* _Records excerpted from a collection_

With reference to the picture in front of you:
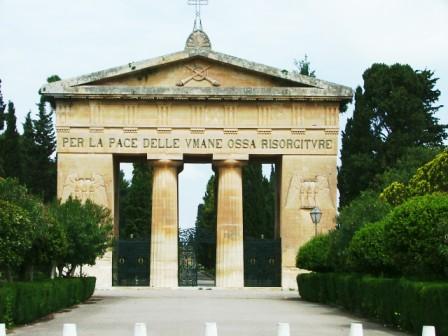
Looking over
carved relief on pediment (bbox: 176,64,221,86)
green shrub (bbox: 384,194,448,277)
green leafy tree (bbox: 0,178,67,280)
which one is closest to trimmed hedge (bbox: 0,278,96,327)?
green leafy tree (bbox: 0,178,67,280)

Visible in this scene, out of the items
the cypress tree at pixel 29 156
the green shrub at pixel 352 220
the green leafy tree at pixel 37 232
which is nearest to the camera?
the green leafy tree at pixel 37 232

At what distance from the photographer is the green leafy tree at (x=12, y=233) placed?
25.5m

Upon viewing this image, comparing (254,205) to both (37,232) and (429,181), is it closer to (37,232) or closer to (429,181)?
(429,181)

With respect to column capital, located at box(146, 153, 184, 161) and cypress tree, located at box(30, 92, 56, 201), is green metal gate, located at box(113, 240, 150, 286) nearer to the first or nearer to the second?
column capital, located at box(146, 153, 184, 161)

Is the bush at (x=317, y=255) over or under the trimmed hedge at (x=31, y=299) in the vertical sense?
over

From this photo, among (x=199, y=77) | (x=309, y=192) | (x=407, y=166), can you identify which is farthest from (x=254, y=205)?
(x=199, y=77)

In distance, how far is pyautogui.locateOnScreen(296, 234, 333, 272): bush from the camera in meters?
41.6

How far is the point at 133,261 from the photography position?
190 feet

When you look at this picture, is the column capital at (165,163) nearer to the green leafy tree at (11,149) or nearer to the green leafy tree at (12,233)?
the green leafy tree at (11,149)

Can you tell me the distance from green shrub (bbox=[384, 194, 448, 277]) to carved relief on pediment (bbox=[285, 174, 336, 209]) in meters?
31.5

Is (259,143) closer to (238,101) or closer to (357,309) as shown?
(238,101)

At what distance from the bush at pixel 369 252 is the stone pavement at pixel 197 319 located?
1620mm

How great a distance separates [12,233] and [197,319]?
18.5 feet

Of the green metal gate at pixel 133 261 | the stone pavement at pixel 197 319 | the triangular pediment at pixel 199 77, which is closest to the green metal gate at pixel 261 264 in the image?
the green metal gate at pixel 133 261
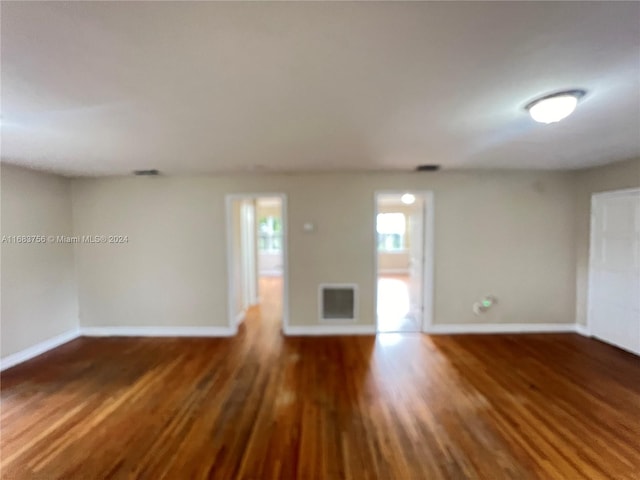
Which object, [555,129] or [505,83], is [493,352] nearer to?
[555,129]

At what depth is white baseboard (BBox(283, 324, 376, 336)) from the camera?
446 centimetres

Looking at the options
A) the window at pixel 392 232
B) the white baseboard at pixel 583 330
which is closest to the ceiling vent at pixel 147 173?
the white baseboard at pixel 583 330

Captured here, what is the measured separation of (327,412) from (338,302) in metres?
1.96

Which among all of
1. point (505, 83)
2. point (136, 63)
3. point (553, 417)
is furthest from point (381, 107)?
point (553, 417)

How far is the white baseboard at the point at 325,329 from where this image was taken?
446 centimetres

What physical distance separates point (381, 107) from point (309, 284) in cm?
291

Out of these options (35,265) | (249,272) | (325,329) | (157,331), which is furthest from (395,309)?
(35,265)

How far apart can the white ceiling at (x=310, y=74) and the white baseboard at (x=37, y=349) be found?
2330mm

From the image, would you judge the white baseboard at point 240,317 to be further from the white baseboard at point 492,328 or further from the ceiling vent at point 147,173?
the white baseboard at point 492,328

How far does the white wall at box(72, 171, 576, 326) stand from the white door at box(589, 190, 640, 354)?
12.5 inches

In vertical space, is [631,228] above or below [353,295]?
above

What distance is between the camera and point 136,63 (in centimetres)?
145

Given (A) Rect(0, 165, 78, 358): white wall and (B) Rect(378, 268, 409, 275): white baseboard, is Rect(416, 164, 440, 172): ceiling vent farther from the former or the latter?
(B) Rect(378, 268, 409, 275): white baseboard

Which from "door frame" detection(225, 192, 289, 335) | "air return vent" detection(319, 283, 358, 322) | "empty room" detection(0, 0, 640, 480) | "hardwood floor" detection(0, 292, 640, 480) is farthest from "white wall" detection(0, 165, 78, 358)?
"air return vent" detection(319, 283, 358, 322)
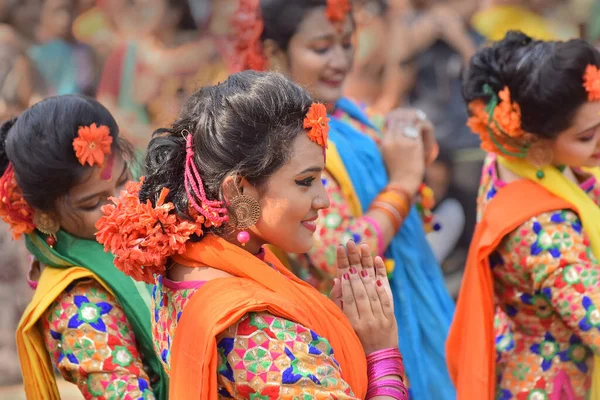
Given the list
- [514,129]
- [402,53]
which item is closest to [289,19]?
[514,129]

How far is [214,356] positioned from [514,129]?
1.46 m

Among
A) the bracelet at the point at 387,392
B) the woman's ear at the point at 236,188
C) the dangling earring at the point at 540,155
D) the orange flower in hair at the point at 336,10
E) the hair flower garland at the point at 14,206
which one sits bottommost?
the bracelet at the point at 387,392

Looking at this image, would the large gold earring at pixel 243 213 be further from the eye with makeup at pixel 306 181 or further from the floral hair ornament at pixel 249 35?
the floral hair ornament at pixel 249 35

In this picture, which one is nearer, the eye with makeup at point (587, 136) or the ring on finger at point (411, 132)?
the eye with makeup at point (587, 136)

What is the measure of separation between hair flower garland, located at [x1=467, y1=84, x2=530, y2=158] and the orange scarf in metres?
1.11

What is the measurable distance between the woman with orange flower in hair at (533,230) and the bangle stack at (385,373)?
2.70ft

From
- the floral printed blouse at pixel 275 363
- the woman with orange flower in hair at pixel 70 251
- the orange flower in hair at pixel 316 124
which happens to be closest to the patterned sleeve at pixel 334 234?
the woman with orange flower in hair at pixel 70 251

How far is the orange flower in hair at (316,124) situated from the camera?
2.16 meters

* _What to do_
Lay out the entries from the line with "What is the measure of" through the end of the entries as a Markdown table with the columns Row and Entry line. Number each line in order and omit blank lines.

* _Expected answer_
| Row | Entry line |
|---|---|
| 1 | What is the measure of separation between hair flower garland, located at [x1=467, y1=84, x2=530, y2=158] and the orange scarf in metres? |
| 2 | 1.11 |
| 3 | What is the measurable distance between the woman with orange flower in hair at (533,230) and the bangle stack at (385,373)? |
| 4 | 2.70ft |
| 5 | From |
| 6 | - the floral printed blouse at pixel 275 363 |
| 7 | - the woman with orange flower in hair at pixel 70 251 |
| 8 | - the orange flower in hair at pixel 316 124 |
| 9 | which happens to be closest to the patterned sleeve at pixel 334 234? |
| 10 | the woman with orange flower in hair at pixel 70 251 |
| 11 | How far is the orange flower in hair at (316,124) situated from the camera? |
| 12 | 2.16 meters |